**TASK TO CARRY OUT**
Each line below from the one containing "Tabellenübersicht der HBM-Wert-Überschreiter" through the one containing "WordPress ブログサイトの構築と運用に関するノウハウ集" should be output exactly as it stands, and no other line should appear.

**INFORMATION**

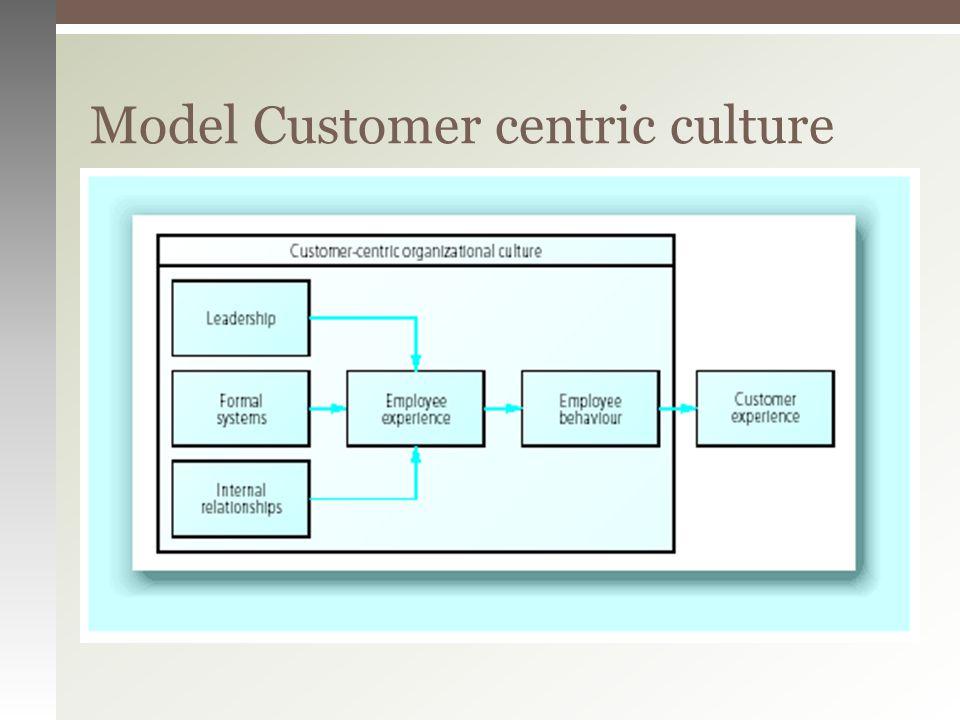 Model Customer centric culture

---

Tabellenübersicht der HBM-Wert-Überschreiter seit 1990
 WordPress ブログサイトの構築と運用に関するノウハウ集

**ANSWER TO THIS TASK**
Tabellenübersicht der HBM-Wert-Überschreiter seit 1990
 WordPress ブログサイトの構築と運用に関するノウハウ集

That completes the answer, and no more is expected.